Learn how progesterone cream can help increase bone density
The strong link between estrogen levels and bone mass has led many doctors in the conventional medical community to prescribe estrogen replacement therapy for the treatment of osteoporosis. With so much attention focused on estrogen, another very important hormone, progesterone, doesn’t receive much publicity—but it should. Balancing progesterone levels may be the key to reversing osteoporosis.
Study Shows Increased Bone Density With Natural Progesterone
Dr. John Lee of Sebastapol, California has found that by adding natural progesterone cream to an established osteoporosis program, bone density can be increased up to 10 percent within the first six months, then increased annually at the rate of 3–5 percent, until stabilizing at levels common to a healthy 35-year-old.
Dr. Lee’s study lasted three years and involved 100 postmenopausal patients ages 38 to 83. The majority had already lost height from the disease, some as much as five inches. Patients on estrogen took 0.3 to 0.625 mg of conjugated estrogen daily for three weeks each month and applied a cream containing 3-percent natural progesterone at bedtime for 12 days a month. (Those using estrogen were asked to apply the cream during the last two weeks of the month.)
Bone density tests were performed and the results were nothing short of spectacular.
Two of the findings were that neither age nor time from menopause seemed to influence the restoration of bone. In fact, those patients who began the study with the lowest bone densities had the fastest increases. All but three participants began to show improvement in the first six months. Of those three, one needed hydrochloric acid digestive supplements, another had been taking three times the amount of thyroid supplement she should have, and the third had recently lost her husband to cancer and was not been following the program as prescribed. After each of those conditions was corrected, all three showed immediate improvement. What’s more, within the study group, the incidence of pathological fractures dropped to zero. Height stabilized among participants, they experienced more energy, more joint mobility, and less aches and pains. Many reported that their sex drive returned to normal. Best of all, no side effects were reported.

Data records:
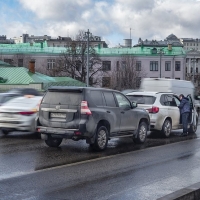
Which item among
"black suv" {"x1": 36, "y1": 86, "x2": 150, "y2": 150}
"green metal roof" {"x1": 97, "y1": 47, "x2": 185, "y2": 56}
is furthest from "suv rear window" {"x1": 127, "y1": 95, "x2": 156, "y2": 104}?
"green metal roof" {"x1": 97, "y1": 47, "x2": 185, "y2": 56}

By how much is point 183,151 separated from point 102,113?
8.97ft

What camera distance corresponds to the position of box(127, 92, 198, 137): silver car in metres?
17.8

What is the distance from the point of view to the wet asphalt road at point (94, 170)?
28.5 ft

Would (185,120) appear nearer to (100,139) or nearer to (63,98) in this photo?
(100,139)

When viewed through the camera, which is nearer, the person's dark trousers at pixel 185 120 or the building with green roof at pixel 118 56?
the person's dark trousers at pixel 185 120

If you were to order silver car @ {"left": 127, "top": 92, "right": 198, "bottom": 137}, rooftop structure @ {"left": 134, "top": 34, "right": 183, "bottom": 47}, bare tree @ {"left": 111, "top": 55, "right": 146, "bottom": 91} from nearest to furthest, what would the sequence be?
1. silver car @ {"left": 127, "top": 92, "right": 198, "bottom": 137}
2. bare tree @ {"left": 111, "top": 55, "right": 146, "bottom": 91}
3. rooftop structure @ {"left": 134, "top": 34, "right": 183, "bottom": 47}

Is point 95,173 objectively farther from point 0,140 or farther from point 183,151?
point 0,140

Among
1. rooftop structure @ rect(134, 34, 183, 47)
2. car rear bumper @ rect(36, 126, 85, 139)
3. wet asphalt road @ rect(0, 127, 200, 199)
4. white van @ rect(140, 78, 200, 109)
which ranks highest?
rooftop structure @ rect(134, 34, 183, 47)

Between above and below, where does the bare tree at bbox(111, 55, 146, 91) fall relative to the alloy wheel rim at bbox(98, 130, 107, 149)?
above

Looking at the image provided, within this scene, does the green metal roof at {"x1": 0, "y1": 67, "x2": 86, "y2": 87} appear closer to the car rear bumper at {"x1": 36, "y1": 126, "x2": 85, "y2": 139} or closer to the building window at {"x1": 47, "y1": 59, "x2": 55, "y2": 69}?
the building window at {"x1": 47, "y1": 59, "x2": 55, "y2": 69}

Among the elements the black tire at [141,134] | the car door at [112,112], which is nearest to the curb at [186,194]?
the car door at [112,112]

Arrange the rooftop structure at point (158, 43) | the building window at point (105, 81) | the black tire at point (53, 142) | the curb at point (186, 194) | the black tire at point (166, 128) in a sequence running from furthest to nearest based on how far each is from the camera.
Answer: the rooftop structure at point (158, 43) → the building window at point (105, 81) → the black tire at point (166, 128) → the black tire at point (53, 142) → the curb at point (186, 194)

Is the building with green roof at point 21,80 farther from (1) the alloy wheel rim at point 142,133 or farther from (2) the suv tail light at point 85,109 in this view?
(2) the suv tail light at point 85,109

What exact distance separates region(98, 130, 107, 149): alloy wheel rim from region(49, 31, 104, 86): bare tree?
58.2 meters
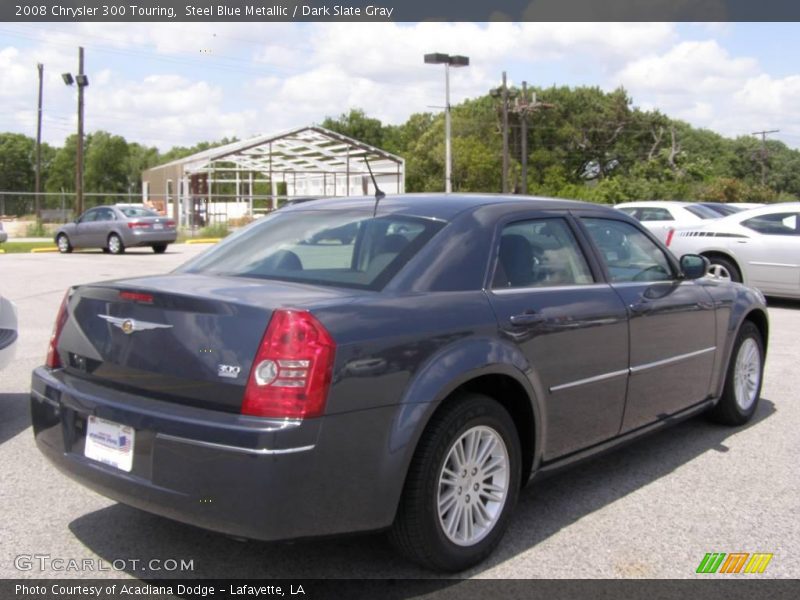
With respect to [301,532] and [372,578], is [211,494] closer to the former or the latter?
[301,532]

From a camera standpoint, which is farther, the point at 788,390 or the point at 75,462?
→ the point at 788,390

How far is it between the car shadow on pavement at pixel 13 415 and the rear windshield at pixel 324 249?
212 centimetres

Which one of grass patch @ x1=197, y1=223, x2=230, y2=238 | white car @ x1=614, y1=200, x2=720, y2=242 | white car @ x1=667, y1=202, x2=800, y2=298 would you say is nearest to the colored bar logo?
→ white car @ x1=667, y1=202, x2=800, y2=298

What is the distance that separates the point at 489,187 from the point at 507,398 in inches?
2522

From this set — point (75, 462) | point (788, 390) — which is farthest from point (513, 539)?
point (788, 390)

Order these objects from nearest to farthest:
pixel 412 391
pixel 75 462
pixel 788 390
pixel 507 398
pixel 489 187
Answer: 1. pixel 412 391
2. pixel 75 462
3. pixel 507 398
4. pixel 788 390
5. pixel 489 187

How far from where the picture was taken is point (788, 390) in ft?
23.1

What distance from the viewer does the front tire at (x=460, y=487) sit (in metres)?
3.31

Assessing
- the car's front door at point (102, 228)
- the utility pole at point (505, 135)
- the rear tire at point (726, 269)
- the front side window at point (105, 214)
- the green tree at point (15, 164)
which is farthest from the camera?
the green tree at point (15, 164)

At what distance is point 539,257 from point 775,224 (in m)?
9.64

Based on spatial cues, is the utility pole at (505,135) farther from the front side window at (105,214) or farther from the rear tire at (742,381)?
the rear tire at (742,381)

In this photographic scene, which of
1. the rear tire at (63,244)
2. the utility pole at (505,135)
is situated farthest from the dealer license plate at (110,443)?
the utility pole at (505,135)

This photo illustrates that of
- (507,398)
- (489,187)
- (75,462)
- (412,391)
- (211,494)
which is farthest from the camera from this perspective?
(489,187)

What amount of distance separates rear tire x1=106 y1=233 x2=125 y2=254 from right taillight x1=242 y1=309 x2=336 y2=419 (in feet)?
74.3
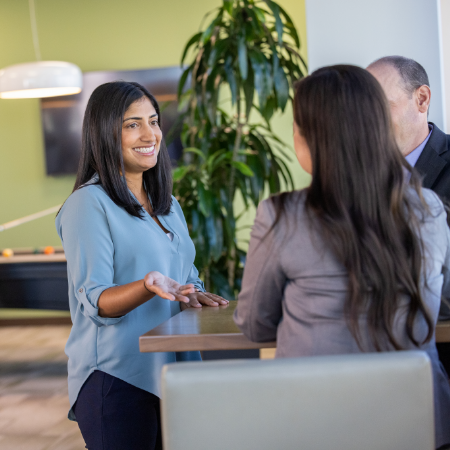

EXERCISE OBJECTIVE – From the text on progesterone cream and bone density, reproduce verbatim the passage from "Study Shows Increased" up to and including "of the month.)".

RESULT OF THIS EXERCISE –
Study Shows Increased Bone Density With Natural Progesterone
Dr. John Lee of Sebastapol, California has found that by adding natural progesterone cream to an established osteoporosis program, bone density can be increased up to 10 percent within the first six months, then increased annually at the rate of 3–5 percent, until stabilizing at levels common to a healthy 35-year-old.
Dr. Lee’s study lasted three years and involved 100 postmenopausal patients ages 38 to 83. The majority had already lost height from the disease, some as much as five inches. Patients on estrogen took 0.3 to 0.625 mg of conjugated estrogen daily for three weeks each month and applied a cream containing 3-percent natural progesterone at bedtime for 12 days a month. (Those using estrogen were asked to apply the cream during the last two weeks of the month.)